• Records shown:

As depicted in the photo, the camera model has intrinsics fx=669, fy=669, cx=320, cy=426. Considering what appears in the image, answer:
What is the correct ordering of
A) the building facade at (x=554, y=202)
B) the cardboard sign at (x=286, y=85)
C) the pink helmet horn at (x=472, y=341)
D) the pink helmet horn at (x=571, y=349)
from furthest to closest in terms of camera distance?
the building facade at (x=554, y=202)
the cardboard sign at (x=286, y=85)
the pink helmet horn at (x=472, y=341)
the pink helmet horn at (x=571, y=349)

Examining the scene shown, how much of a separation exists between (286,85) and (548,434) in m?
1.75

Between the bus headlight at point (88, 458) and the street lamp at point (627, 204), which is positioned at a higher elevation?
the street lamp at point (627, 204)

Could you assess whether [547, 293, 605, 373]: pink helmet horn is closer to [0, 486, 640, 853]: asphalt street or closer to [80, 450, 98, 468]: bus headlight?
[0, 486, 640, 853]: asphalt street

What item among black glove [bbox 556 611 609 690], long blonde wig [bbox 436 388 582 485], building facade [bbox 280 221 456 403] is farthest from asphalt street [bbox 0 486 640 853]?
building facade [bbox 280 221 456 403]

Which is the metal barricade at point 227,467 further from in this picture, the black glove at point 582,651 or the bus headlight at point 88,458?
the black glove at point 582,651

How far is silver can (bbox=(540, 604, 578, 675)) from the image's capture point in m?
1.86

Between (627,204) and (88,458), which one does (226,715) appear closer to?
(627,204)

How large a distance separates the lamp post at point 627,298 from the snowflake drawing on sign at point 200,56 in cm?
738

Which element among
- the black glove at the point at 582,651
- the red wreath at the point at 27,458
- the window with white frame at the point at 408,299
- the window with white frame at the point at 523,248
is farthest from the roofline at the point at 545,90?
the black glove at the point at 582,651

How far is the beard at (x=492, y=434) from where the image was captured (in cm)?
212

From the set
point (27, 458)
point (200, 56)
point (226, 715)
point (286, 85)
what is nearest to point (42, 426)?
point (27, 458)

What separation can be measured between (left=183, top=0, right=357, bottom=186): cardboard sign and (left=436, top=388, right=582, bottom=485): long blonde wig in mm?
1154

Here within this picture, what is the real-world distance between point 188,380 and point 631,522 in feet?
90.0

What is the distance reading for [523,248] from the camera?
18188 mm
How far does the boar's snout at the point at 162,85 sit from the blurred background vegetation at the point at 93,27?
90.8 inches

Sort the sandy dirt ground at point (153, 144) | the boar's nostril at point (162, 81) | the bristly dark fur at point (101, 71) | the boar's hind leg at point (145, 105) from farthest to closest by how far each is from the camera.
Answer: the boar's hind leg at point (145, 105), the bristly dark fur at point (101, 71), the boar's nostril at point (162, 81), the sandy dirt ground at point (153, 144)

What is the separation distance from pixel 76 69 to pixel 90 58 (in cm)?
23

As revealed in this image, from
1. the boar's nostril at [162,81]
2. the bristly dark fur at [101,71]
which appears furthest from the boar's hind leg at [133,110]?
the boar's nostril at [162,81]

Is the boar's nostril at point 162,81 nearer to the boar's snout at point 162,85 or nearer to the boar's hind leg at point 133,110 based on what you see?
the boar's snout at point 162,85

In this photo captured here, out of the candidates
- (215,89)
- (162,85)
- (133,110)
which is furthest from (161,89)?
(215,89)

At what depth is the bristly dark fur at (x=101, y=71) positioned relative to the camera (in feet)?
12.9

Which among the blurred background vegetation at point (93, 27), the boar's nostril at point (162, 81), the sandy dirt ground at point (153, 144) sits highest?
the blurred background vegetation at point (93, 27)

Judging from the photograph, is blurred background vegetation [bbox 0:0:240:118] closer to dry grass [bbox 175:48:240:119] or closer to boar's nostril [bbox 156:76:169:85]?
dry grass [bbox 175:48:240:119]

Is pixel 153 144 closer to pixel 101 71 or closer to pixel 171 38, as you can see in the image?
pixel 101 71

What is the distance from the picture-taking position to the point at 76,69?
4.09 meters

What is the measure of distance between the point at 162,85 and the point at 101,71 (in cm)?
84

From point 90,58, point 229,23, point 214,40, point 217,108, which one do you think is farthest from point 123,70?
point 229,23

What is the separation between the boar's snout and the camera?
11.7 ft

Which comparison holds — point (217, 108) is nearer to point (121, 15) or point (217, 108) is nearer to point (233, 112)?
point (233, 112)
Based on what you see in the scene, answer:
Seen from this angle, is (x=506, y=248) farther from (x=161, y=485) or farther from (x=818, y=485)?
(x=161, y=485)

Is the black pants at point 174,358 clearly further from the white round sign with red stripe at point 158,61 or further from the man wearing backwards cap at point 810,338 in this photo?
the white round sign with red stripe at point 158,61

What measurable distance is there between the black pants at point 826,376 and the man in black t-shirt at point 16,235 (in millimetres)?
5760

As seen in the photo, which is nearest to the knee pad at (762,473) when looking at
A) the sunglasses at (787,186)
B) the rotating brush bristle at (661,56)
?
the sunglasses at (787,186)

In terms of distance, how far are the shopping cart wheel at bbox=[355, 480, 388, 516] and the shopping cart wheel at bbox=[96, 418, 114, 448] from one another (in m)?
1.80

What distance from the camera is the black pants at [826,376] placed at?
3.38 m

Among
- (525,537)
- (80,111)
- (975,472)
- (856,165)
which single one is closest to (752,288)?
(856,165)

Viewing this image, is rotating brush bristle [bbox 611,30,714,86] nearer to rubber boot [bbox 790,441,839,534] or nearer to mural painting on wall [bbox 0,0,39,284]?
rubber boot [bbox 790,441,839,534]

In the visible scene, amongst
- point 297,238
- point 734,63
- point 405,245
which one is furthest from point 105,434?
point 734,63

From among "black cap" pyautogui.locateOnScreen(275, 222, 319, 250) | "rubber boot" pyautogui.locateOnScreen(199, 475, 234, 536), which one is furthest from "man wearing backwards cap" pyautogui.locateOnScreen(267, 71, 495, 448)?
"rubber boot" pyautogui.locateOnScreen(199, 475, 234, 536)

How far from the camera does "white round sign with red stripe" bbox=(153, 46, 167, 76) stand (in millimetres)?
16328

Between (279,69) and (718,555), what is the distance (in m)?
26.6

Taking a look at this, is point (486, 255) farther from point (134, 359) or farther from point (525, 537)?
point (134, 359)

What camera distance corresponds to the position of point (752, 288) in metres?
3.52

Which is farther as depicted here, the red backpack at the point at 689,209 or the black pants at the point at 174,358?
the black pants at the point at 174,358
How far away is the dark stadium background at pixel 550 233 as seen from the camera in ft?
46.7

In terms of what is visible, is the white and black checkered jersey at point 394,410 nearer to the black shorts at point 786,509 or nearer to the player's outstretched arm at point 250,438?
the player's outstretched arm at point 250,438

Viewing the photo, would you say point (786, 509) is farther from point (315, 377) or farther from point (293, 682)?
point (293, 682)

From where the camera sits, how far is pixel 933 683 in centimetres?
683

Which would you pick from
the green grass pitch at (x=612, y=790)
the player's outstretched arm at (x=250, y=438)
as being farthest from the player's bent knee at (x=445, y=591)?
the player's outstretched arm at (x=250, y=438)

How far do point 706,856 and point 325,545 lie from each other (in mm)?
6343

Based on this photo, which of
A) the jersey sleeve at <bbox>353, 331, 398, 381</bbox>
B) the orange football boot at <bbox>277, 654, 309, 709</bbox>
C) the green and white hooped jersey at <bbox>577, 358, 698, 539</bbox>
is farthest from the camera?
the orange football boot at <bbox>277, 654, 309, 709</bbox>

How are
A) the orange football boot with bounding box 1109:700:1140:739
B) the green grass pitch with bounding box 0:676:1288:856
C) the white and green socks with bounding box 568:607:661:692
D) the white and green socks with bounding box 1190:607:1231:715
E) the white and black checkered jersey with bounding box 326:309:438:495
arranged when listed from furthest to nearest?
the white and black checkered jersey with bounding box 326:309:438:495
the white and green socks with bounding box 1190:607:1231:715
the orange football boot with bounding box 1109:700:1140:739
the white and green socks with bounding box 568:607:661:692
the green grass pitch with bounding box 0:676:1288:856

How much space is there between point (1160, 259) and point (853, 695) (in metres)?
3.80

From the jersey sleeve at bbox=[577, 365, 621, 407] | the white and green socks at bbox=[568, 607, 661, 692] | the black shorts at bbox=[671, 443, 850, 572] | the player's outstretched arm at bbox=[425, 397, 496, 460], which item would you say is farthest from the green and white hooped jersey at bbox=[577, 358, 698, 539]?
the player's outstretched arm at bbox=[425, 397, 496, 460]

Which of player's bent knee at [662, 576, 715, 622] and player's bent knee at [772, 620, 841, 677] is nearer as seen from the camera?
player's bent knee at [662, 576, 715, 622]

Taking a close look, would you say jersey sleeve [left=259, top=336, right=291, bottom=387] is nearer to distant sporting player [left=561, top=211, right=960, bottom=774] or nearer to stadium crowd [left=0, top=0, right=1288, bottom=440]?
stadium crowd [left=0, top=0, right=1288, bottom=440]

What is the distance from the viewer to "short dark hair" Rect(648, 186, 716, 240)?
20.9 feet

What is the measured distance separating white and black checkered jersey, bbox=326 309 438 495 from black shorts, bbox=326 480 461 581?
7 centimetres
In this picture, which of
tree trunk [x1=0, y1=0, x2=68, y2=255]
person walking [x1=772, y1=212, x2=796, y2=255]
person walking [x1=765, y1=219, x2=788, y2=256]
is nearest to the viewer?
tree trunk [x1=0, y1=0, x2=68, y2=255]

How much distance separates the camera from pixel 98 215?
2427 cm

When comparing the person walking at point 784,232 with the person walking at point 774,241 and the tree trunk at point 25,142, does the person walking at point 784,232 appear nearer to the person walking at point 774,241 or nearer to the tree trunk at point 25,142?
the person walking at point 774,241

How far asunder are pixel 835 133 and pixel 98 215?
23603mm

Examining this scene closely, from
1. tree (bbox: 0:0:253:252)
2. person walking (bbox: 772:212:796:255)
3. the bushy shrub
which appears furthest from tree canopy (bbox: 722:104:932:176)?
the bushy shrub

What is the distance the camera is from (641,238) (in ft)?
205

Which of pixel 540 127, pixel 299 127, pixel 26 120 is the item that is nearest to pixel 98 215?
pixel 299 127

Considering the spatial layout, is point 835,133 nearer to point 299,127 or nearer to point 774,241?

• Directive:
Print every line from the one containing "From the set" up to and including the one containing "90.8 inches", reproducing each line without any change.

• Final result:
From the set
point (27, 458)
point (200, 56)
point (226, 715)
point (286, 85)
what is nearest to point (42, 426)?
point (27, 458)

What separation can be measured between (left=183, top=0, right=357, bottom=186): cardboard sign and (left=436, top=388, right=582, bottom=485): long blonde wig in mm?
1154

Here within this picture, what is the real-world distance between point 188,380 and point 631,522 in feet?
90.0

What is the distance reading for [523,248] from the camera?
18188 mm
How far does the boar's snout at the point at 162,85 sit from the blurred background vegetation at the point at 93,27?
90.8 inches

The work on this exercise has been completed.